Jakarta (ANTARA News) - Wakil Ketua Panitia Kerja (Panja) Gula DPR RI H Abdul Wahid menegaskan, gula merupakan salah satu komoditas pangan utama bernilai strategis yang harus dilindungi dan tata niaganya harus diawasi secara ketat.

"Tata niaga gula harus diawasi secara ketat, karena komoditas ini termasuk salah satu dari tujuh komoditas pangan utama yang memiliki peran strategis dalam membangun perekonomian rakyat dan menegakkan kedaulatan pangan," katanya kepada pers di Jakarta, Jumat.

Abdul Wahid mengemukakan keterangan tersebut sehubungan berlangsungnya rapat dengar pendapat (RDP) antara Panja Gula DPR dengan petani tebu se-Indonesia yang diwakili jajaran pengurus Asosiasi Petani Tebu Rakyat Indonesia (APTRI) dibawah pimpinan HM Arum Sabil pada 27 Januari 2016.

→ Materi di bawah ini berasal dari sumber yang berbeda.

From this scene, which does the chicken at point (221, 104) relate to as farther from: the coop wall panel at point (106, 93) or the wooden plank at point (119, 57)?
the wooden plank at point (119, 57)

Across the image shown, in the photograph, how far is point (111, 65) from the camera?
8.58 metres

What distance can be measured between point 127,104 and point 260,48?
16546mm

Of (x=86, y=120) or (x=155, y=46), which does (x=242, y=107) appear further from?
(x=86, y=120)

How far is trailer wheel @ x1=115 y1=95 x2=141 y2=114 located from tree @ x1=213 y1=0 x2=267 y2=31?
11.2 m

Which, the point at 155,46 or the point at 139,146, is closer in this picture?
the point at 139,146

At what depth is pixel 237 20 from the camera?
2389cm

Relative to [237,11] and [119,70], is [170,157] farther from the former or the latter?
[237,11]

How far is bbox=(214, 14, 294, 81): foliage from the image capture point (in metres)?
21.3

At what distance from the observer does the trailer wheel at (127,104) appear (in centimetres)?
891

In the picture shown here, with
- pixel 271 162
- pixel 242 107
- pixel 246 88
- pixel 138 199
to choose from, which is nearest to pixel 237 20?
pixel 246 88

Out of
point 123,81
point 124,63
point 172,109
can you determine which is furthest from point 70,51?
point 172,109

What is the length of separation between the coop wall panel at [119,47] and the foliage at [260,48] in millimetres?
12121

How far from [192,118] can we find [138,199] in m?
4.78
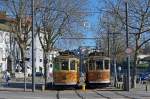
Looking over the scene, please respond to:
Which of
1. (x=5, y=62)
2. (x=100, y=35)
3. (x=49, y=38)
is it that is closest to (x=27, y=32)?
(x=49, y=38)

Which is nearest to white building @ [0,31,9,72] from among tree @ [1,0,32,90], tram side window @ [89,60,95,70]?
tree @ [1,0,32,90]

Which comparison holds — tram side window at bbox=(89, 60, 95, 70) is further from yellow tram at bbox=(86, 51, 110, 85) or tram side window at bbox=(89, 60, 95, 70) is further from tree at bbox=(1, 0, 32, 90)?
tree at bbox=(1, 0, 32, 90)

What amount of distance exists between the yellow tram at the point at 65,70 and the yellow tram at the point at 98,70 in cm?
232

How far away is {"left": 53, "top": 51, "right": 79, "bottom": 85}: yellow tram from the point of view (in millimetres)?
45312

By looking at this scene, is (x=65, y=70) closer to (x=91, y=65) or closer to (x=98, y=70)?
(x=91, y=65)

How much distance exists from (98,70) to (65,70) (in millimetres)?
3967

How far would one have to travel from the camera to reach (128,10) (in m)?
47.8

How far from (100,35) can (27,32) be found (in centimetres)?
1201

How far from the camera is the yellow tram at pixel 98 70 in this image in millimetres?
47812

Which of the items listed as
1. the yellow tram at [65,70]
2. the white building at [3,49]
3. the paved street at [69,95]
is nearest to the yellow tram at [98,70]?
the yellow tram at [65,70]

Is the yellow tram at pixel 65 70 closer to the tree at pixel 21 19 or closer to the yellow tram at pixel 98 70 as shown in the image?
the yellow tram at pixel 98 70

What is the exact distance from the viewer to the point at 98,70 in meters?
48.0

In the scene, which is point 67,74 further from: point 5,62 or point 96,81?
point 5,62

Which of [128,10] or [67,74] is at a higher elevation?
[128,10]
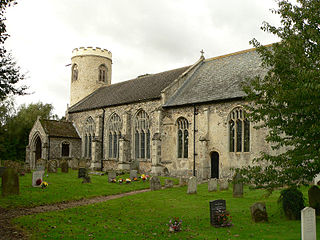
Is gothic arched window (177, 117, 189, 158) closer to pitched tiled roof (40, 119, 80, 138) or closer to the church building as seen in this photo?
the church building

Menurut anggota Komisi VI DPR RI itu, enam komoditas utama lainnya yang digolongkan sebagai komoditas pangan utama bernilai strategis adalah padi, jagung, kedelai, daging sapi, aneka cabai, dan bawang merah.

Ia lebih lanjut menjelaskan, dalam lampiran Permentan 131/OT.140/12/2014 disebutkan bahwa untuk mewujudkan ketahanan pangan nasional, Pemerintah menetapkan target produksi pangan strategis nasional yang meliputi tujuh komoditas pangan utama, yaitu padi, jagung, kedelai, tebu/gula pasir, daging sapi, aneka cabai,dan bawang merah.

Dalam upaya mencapai target produksi pangan strategis itu Kementerian Pertanian bersama-sama dengan kementerian/lembaga non kementerian lainnya, pemerintah daerah, dan para pelaku usaha pertanian telah berkomitmen untuk mendukung pencapaian target ketahanan pangan nasional tersebut.

"Karenanya, untuk mendukung komitmen tersebut pemerintah harus membebaskan penggunaan pupuk bersubsidi kepada petani tebu, mengingat pemerintah sendiri telah menetapkan bahwa komoditas gula merupakan salah satu komoditas pangan utama yang memiliki nilai dan peran strategis," tegas Wahid.

Ia menambahkan, saat ini gula rafinasi (gula kristal putih) yang mestinya dipakai untuk kebutuhan industri makanan dan minuman ternyata banyak dijual di pasaran, sehingga perlu pengawasan ketat. Jenis gula ini harganya lebih murah dibanding gula yang diproduksi dalam negeri berbahan baku tebu.

Sementara itu Ketua Panja Gula DPR RI Dr Muhammad Farid Al Fauzi menegaskan bahwa untuk menegakkan kedaulatan pangan dan mengejar target swasembada gula, maka petani tebu maupun industri gula harus meningkatkan produktivitasnya.

Sebelumnya, Ketua Umum APTRI HM Arum Sabil menyampaikan keluhan petani tebu terkait dengan adanya pembatasan penggunaan pupuk bersubsidi oleh petani tebu dengan luasan lahan di atas dua hektare.

Dalam RDP Panja Gula DPR RI dengan APTRI itu Arum menegaskan, pembatasan penggunaan pupuk bersubsidi tersebut merugikan petani dan memicu keengganan petani untuk bertanam tebu.

"Karenanya kami berharap pemerintah konsisten dengan regulasinya demi meningkatkan produktivitas gula nasional serta untuk membantu menyejahterakan petani tebu. Kami juga berharap DPR memberi dukungan politik kepada kami serta ikut mengawasi pelaksanaan regulasi tersebut," katanya.